L’indagine individua alcuni indici che parlando di un’Italia adulta che all’indomani dell’emergenza pandemica si scopre ‘spaventata’ da alcuni fenomeni che riguardano una minoranza dei minori, come ha spiegato il direttore di Demopolis, Pietro Vento:

“Non a caso, la principale preoccupazione individuata dai cittadini, pensando ai bambini e agli adolescenti nel nostro Paese, è la diffusione della violenza giovanile e delle baby gang (76%), ma anche la dipendenza da smartphone e tablet (73%), gli episodi di bullismo o cyberbullismo (69%) ed il consumo di alcol e droga (63%)”.

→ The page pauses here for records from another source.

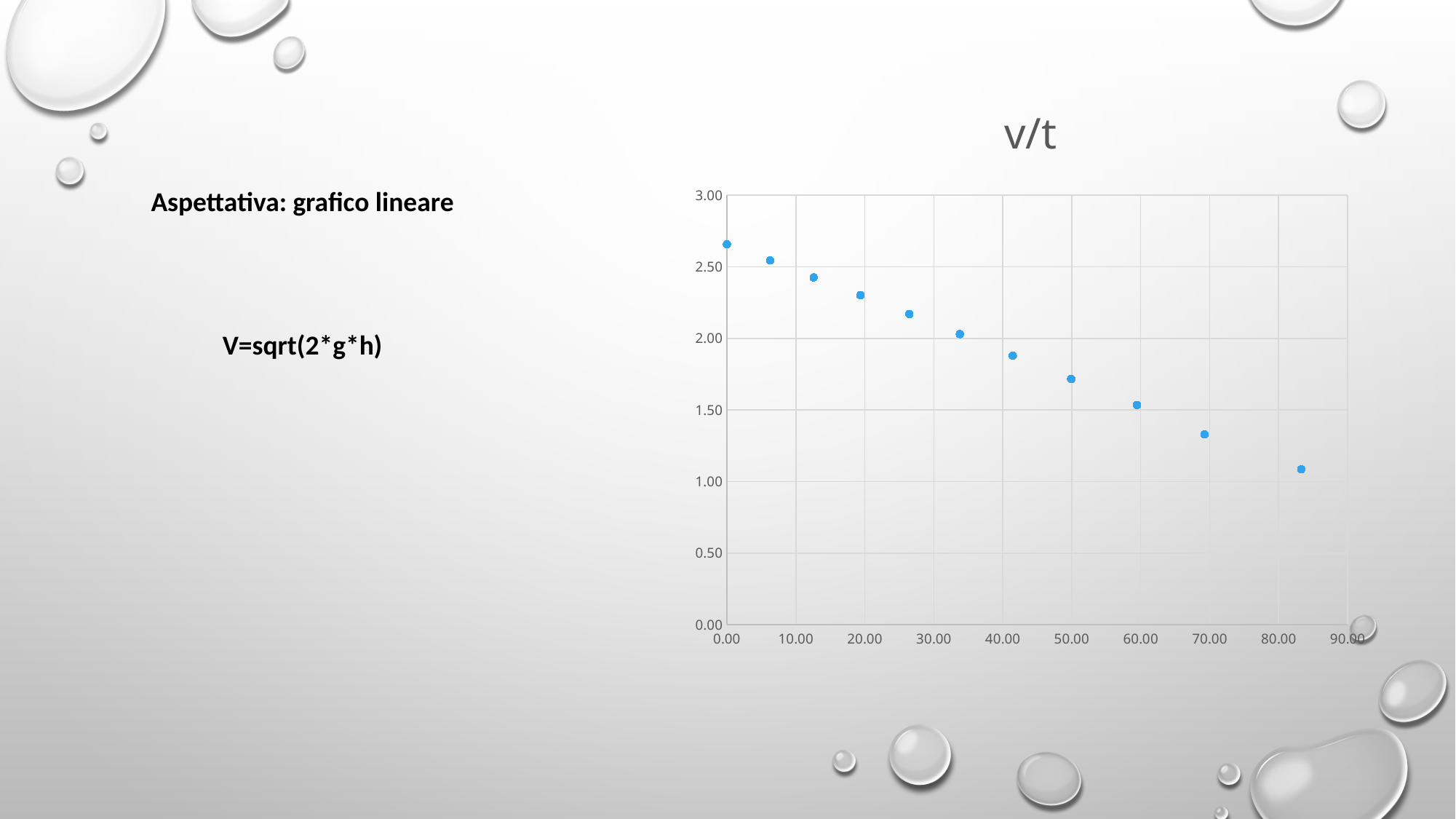
Is the value of the last point (near x = 83) greater or less than 1.50? less What is the maximum value shown on the vertical axis? 3.00 How many data points are plotted in the chart? 11 Is the value of the point near x = 50.00 greater or less than 2.00? less Is the value of the point near x = 70.00 greater or less than 1.50? less What kind of chart is shown on the slide? scatter chart What is the title of the chart? v/t Which point has the highest value: the one at x = 0.00 or the one near x = 83? the one at x = 0.00 Do the plotted values rise or fall as the x value increases? fall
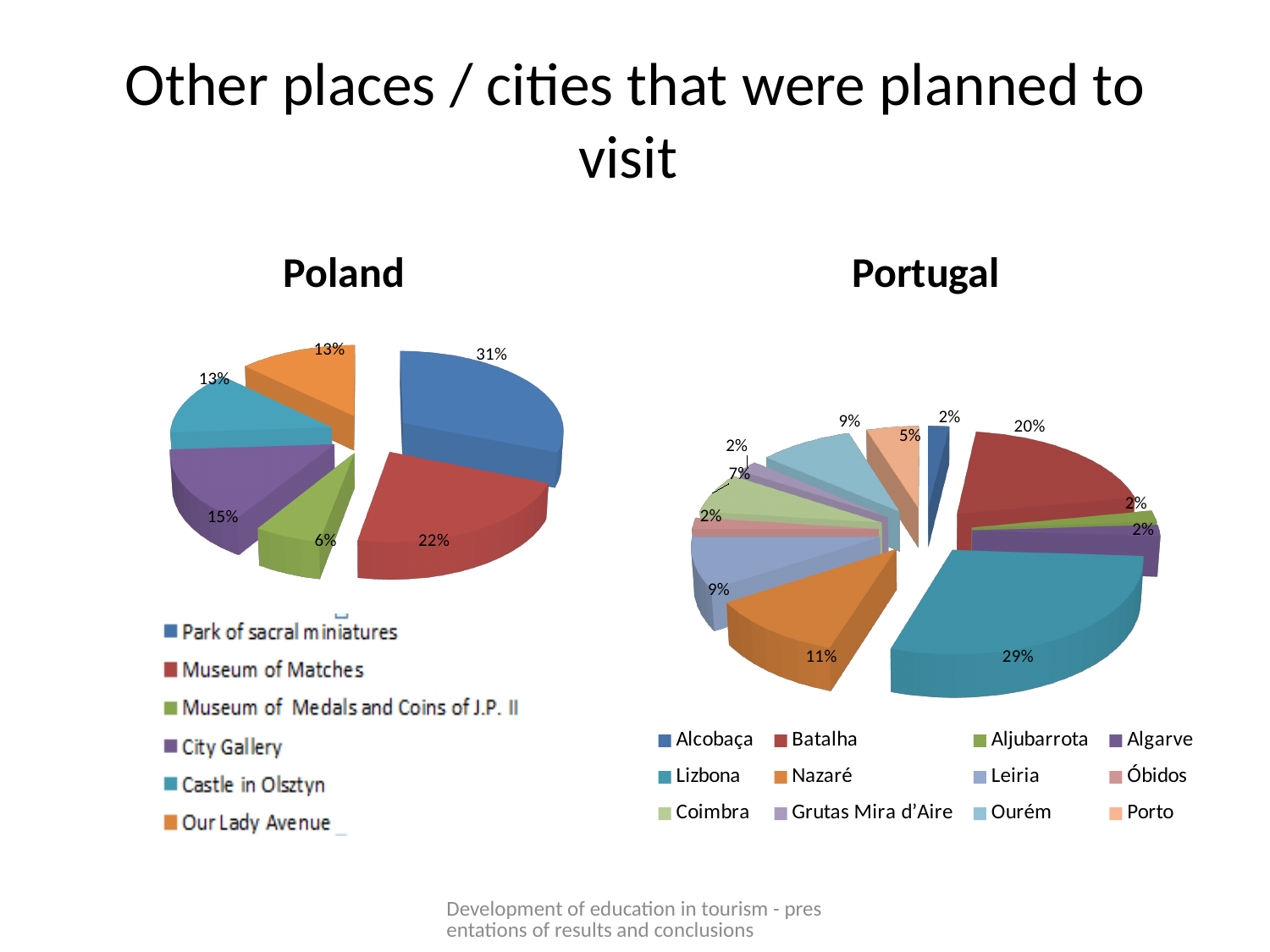
In the Poland chart, which place has the largest share? Park of sacral miniatures What type of chart is the Portugal chart? Pie chart In the Portugal chart, which is larger, the share for Batalha or the share for Coimbra? Batalha How many categories does the Poland chart show? 6 How many categories does the Portugal chart's legend list? 12 In the Poland chart, what is the difference between the shares of Park of sacral miniatures and Museum of Matches? 9% In the Portugal chart, what share does Lizbona have? 29% In the Poland chart, what share does Park of sacral miniatures have? 31% In the Poland chart, what share does City Gallery have? 15% In the Portugal chart, which city has the largest share? Lizbona In the Poland chart, which place has the smallest share? Museum of Medals and Coins of J.P. II In the Portugal chart, what share does Nazaré have? 11%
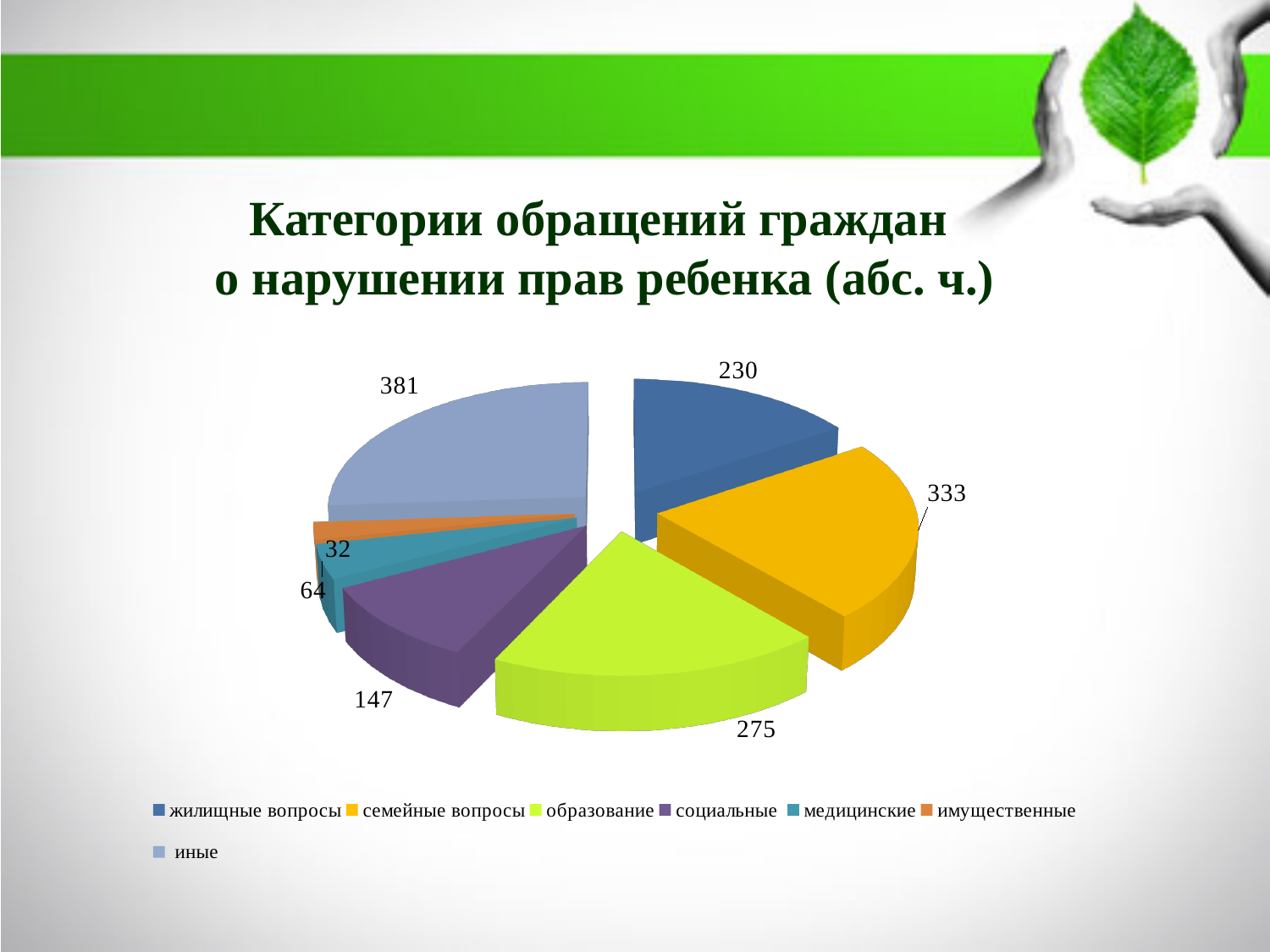
What is the value for the category "медицинские"? 64 Which category has the highest value? иные Which category has the lowest value? имущественные What kind of chart is shown on the slide? pie chart What is the value for the category "иные"? 381 What is the difference between the values for "семейные вопросы" and "жилищные вопросы"? 103 What is the title of the chart? Категории обращений граждан о нарушении прав ребенка (абс. ч.) What is the value for "семейные вопросы"? 333 What is the total of all the values shown in the pie chart? 1462 Which is larger, the value for "образование" or for "социальные"? образование How many categories does the pie chart have? 7 What is the value for "жилищные вопросы"? 230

L’indagine entrando nel fenomeno delle baby gang, rileva un’opinione pubblica che chiede innanzitutto un migliore controllo e una conoscenza maggiore dei genitori sulle vite dei figli (75%).

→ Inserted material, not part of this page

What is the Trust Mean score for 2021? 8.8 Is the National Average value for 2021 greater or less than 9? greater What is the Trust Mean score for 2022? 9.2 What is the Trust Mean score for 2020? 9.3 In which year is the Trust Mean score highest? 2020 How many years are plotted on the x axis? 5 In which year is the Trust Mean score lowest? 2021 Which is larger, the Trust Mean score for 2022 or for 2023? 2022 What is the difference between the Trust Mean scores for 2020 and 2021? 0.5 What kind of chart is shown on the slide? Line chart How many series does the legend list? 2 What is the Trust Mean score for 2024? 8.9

Oltre la metà del campione sollecita anche una stretta legalitaria: un più efficace presidio delle forze dell’ordine (53%) e maggiore sorveglianza delle comunicazioni sui social e sulle chat da parte della Polizia Postale (52%). Poco meno di 6 su 10, per contrastare derive violente, suggeriscono la necessità che i minori possano avere accesso più esteso ad attività ricreative, sportive o ludiche fuori dalla scuola.

Inoltre per il 74% degli intervistati le disuguaglianze tra i minori in Italia sono aumentate nell’ultimo biennio. Le opportunità valgono spesso per pochi: poco più di 4 italiani su 10 ritengono adeguato il contesto in cui vivono in termini di strutture sportive, scuole, spazi verdi attrezzati. Solo un terzo può dichiarare di vivere in città dove cinema, teatri, librerie, asili nido e strutture per l’infanzia possano essere definiti adeguati.

Quindi la responsabilità della crescita dei minori è di tutta la comunità: ne è oggi consapevole l’85% degli italiani. La convinzione, incrementata nel tempo, che non spetti solo alla scuola presidiare la crescita dei ragazzi è oggi diffusissima fra i cittadini, ma non lo era appena 4 anni fa.

Anche grazie ad un lavoro costante di sensibilizzazione e motivazione collettiva, questa fondamentale consapevolezza sul ruolo della comunità educante è cresciuta dal 46% del 2019 all’85% odierno, con un incremento di quasi 40 punti in 4 anni (46% nel 2019, 67% nel 2020, 78% nel 2021, 85% nel 2022).

Analogamente si è affermata nell’opinione pubblica la chiara distinzione tra povertà educativa e povertà economica, seppur le due si alimentano reciprocamente. Per il 67% degli italiani, infatti, la povertà educativa consiste maggiormente nel limitato accesso a opportunità di crescita, per il 57% nel disagio sociale intorno al minore, per 52% per i bassi apprendimenti scolastici e solo per il 12% consiste nella povertà materiale.

Infine, nella percezione della maggioranza degli italiani (51%) le risorse del PNRR destinate ai minori sono insufficienti. E invece servirebbe valorizzare le grandi potenzialità connesse allo sviluppo del Piano, per restituire centralità ai più piccoli ed alla Comunità educante quali legittimi protagonisti dei processi di innovazione del PNRR e del futuro dell’Italia.

Investendo in una scuola ripensata e riprogettata con al centro i reali bisogni dei ragazzi (66%), ampliando l’offerta socio-culturale dei territori, con spazi sociali, luoghi di produzione e fruizione artistica e laboratoriale (61%), anche per sperimentare nuovi mestieri (54%). E poi serve puntare su città capaci di rigenerarsi ed aprirsi ai bisogni dei giovani (51%).